The Maritime Administration or MARAD – part of the U.S. Department of Transportation – recently designated a new marine highway route, two new marine highway projects, and one project extension as part of the America’s Marine Highway Program or AMHP.
[Above photo by the Missouri DOT]
In a statement, MARAD said those initiatives affect eight states: Illinois, Michigan, Wisconsin, Alaska, Hawaii, Washington, California, and Oregon will receive new routes, designations, or extensions. The specifics of those awards are as follows:
- M-3 Kaskaskia River (Illinois): The Kaskaskia River is the second-longest river in Illinois, originating in central Illinois around Champaign and terminating at its confluence with the Mississippi River – a distance of more than 300 miles. Its designation as a marine highway route included the existing freight traffic between the terminals on the Kaskaskia River and the Mississippi River, which, in turn, opens new opportunities to leverage private investment through public and private partnerships and support supply chain resiliency efforts.

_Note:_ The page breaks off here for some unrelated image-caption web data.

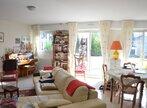 Vente Appartement 4 pièces 103m² bayonne - Photo 3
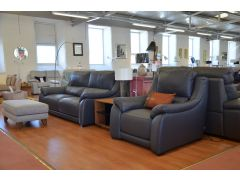Italian leather ex display sofas Lancashire discount settee clearance shop Degano Citi Triumph Italia Living
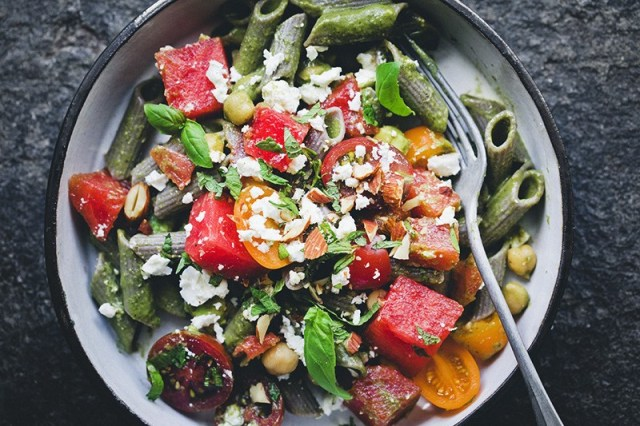Spinach_watermelon_penne_1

- Lake Michigan M-90 Marine Highway Shortcut (Michigan and Wisconsin): This project designation supports an existing ferry service that transports both freight vehicles and passengers across Lake Michigan between Ludington, Michigan, and Manitowoc, Wisconsin – allowing vehicles to avoid travel around the extremely busy southern route near Chicago.
- Northwest Connect: This project designation affects the M-5 Marine Highway Route transporting containerized freight to and from Alaska, Hawaii, and Washington.
- M-5 Coastal Connector (Oregon): This project extension affects the Port of San Diego; an original project applicant for the M-5 Coastal Connector Project, which received its AMHP designation in 2021. The original designation was for the planned service to transport goods on barges between Washington, Southern Oregon, and San Diego. The Port of San Diego requested an extension to the project designation to the Port of Umpqua in Oregon.
In March, MARAD made nearly $25 million in grant funding available for the AMHP from the $1.2 trillion Infrastructure Investment and Jobs Act or IIJA enacted in November 2021.
The agency added that the AMHP supports the increased use of the nation’s navigable waterways to relieve landside congestion, provide new and efficient transportation options, and increase the productivity of the surface transportation system. By working closely with public and private organizations, the AMHP helps create and sustain American jobs in U.S. ports, on vessels, and at shipyards, while simultaneously improving the nation’s supply chains.
Since its inception in 2010, the AMHP has designated 54 marine highway projects, which is a planned service, or expansion of an existing service, on a designated marine highway route. A marine highway route is a navigable waterway, capable of transporting freight, located in the United States or its territories, MARAD added.